## Short problem
Can you recast the records as a Markdown table with the columns "Row" and "Text," giving each line its own numbered row, skipping blank lines and leaving out the pictures? Begin at the line that contains "How far away" and stop after the line that contains "1267 centimetres".

[Start]

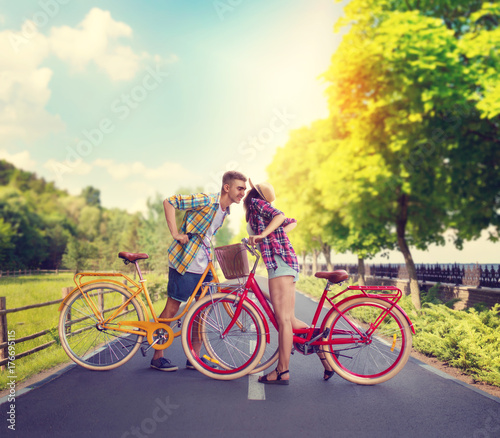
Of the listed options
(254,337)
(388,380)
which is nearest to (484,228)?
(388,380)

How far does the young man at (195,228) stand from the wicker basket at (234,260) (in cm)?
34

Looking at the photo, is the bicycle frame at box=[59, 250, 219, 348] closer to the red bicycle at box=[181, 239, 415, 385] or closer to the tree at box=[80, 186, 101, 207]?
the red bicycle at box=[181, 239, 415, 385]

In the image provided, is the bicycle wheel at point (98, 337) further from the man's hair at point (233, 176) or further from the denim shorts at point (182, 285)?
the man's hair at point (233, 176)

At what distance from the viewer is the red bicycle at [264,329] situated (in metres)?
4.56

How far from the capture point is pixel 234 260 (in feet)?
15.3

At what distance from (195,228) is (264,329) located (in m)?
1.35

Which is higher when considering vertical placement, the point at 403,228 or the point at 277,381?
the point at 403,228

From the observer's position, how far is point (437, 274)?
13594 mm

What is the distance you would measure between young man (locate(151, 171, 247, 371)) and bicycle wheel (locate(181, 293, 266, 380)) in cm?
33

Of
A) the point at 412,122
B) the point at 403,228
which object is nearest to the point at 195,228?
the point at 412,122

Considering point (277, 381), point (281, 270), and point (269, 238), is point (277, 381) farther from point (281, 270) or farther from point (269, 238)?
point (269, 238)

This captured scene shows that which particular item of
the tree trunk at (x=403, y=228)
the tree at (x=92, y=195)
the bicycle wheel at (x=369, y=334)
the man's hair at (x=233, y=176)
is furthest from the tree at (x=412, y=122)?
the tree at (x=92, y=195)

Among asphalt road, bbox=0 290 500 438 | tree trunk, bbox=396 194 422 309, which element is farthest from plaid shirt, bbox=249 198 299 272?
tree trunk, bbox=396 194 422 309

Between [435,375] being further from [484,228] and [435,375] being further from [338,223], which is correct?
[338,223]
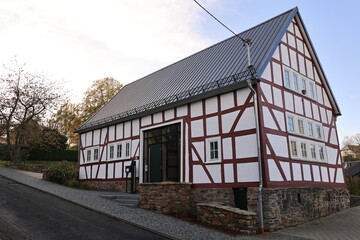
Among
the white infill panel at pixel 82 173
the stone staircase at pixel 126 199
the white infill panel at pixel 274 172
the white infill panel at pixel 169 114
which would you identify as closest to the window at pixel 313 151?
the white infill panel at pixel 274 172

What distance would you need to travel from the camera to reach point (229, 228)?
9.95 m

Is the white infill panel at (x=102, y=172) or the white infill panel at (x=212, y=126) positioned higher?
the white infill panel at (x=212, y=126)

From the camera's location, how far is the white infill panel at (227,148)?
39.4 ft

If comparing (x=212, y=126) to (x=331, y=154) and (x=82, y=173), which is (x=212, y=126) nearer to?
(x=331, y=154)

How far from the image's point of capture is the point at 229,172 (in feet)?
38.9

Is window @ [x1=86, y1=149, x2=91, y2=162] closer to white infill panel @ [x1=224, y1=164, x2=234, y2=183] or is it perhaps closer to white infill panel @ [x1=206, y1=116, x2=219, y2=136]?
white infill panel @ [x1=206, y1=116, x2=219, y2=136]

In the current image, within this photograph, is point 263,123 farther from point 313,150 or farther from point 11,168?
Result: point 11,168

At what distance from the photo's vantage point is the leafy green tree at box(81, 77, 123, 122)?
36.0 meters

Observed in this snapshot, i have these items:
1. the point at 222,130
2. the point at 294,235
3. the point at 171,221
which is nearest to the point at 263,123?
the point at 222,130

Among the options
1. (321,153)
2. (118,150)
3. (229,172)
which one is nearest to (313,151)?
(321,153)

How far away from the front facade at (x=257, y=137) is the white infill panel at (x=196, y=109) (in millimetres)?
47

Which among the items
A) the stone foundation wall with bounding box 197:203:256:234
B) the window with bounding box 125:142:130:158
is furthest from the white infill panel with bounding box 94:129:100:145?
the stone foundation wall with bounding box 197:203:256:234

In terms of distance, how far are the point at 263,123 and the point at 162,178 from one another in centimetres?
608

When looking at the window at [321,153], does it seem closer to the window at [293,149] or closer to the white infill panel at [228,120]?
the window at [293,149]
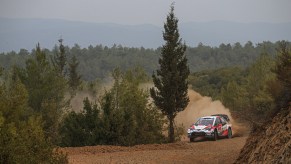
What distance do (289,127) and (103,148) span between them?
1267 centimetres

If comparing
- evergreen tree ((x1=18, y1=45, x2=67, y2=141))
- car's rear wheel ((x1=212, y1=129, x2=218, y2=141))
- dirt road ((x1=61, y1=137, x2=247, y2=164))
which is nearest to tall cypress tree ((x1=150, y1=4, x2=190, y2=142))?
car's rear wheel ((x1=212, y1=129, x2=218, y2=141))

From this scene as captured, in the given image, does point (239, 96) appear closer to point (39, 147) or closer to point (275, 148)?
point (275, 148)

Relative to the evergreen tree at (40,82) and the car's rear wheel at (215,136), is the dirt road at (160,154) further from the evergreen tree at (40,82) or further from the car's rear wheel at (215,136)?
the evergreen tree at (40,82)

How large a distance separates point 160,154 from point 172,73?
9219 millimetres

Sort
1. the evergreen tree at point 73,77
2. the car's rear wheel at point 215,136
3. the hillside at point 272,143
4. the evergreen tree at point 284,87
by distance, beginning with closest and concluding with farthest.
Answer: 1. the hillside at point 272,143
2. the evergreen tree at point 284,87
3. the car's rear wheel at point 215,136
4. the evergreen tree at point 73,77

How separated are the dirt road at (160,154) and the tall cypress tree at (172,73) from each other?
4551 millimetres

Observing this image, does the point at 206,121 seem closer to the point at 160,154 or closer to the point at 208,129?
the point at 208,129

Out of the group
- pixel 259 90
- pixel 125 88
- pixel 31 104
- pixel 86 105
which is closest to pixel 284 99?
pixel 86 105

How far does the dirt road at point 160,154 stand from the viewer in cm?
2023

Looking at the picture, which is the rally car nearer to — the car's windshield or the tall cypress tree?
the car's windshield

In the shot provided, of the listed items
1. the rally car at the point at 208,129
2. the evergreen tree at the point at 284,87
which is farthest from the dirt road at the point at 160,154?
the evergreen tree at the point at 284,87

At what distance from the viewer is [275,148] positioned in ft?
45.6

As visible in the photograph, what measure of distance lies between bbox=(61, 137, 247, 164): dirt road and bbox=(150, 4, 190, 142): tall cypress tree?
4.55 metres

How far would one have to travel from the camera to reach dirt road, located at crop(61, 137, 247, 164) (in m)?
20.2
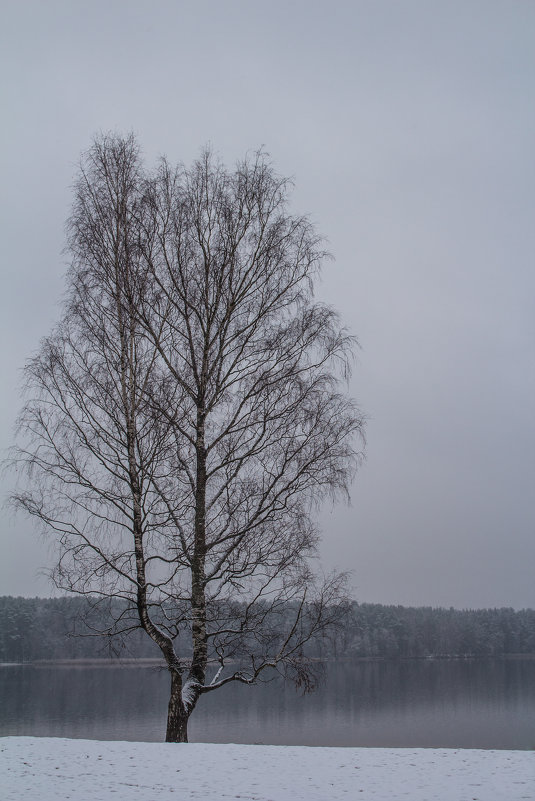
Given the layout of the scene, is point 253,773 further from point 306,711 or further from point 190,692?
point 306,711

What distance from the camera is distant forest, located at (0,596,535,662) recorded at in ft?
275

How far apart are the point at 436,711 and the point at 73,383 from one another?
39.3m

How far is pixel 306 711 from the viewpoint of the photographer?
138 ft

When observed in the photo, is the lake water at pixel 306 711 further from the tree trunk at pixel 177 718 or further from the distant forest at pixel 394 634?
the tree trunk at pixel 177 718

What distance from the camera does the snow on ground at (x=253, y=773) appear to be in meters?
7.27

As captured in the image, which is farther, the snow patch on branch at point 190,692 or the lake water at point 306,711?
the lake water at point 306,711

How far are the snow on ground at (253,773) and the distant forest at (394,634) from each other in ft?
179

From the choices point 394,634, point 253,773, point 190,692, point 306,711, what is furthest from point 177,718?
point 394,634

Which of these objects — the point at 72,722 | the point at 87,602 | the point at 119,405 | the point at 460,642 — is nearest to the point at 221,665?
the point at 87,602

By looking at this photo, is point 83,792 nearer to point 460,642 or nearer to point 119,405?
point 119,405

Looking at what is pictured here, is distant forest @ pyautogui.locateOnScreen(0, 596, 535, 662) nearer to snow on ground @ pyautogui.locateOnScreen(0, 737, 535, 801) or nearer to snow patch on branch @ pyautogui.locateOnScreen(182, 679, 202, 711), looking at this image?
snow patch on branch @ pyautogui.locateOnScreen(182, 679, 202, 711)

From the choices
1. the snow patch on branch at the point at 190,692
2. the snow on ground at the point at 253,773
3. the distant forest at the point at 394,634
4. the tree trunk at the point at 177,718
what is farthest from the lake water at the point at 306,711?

[End]

## Correct answer
| Row | Text |
|---|---|
| 1 | How far away from the front facade at (x=257, y=137) is the white infill panel at (x=196, y=109) (in millimetres)? |
| 2 | 47 |
| 3 | Which among the items |
| 4 | A) the stone foundation wall with bounding box 197:203:256:234 |
| 5 | B) the window with bounding box 125:142:130:158 |
| 6 | is furthest from the white infill panel with bounding box 94:129:100:145? |
| 7 | the stone foundation wall with bounding box 197:203:256:234 |
| 8 | In terms of distance, how far are the point at 263,123 and the point at 162,178 from one another in centimetres? |
| 9 | 608 |
| 10 | When looking at the window at [321,153], does it seem closer to the window at [293,149] or closer to the white infill panel at [228,120]? |
| 11 | the window at [293,149] |
| 12 | What distance do (289,127) and (103,148) span between them? |
| 13 | 1267 centimetres |